No. 12 – Florida Gators
- Position: Center
- League: Southeastern Conference

Personal information
- Born: September 14, 2005 (age 20) Belgrade, Serbia and Montenegro
- Nationality: Serbian
- Listed height: 6 ft 11 in (2.11 m)
- Listed weight: 250 lb (113 kg)

Career information
- High school: Hamilton Heights (Chattanooga, Tennessee)
- College: Florida (2024–present)

Career history
- 2022–2023: Partizan
- 2022: →Dunav

Career highlights
- NCAA champion (2025);

= Viktor Mikić =

Serbian basketball player (born 2005)

Viktor Mikić (Виктор Микић; born 14 September 2005) is a Serbian college basketball player for the Florida Gators of the Southeastern Conference (SEC).

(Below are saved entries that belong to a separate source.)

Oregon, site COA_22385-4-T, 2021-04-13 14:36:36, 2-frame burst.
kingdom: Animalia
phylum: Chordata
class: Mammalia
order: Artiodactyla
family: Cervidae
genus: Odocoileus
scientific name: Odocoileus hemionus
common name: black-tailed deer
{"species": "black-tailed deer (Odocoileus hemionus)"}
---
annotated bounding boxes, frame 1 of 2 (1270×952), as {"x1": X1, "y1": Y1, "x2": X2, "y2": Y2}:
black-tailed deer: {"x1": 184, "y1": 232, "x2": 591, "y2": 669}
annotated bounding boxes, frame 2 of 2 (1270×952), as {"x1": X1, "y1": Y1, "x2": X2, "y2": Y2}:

Mikić is the first Serbian basketball player in history to win the NCAA championship.

== Professional career ==
On 15 February 2023, Mikić made his professional debut for Partizan in a Radivoj Korać Cup match against Spartak Subotica. He did not score any points.

== National team career ==
He represented the Serbia national under-17 basketball team at the 2022 FIBA Under-17 Basketball World Cup. He averaged 9.6 points and 8.2 rebounds per game.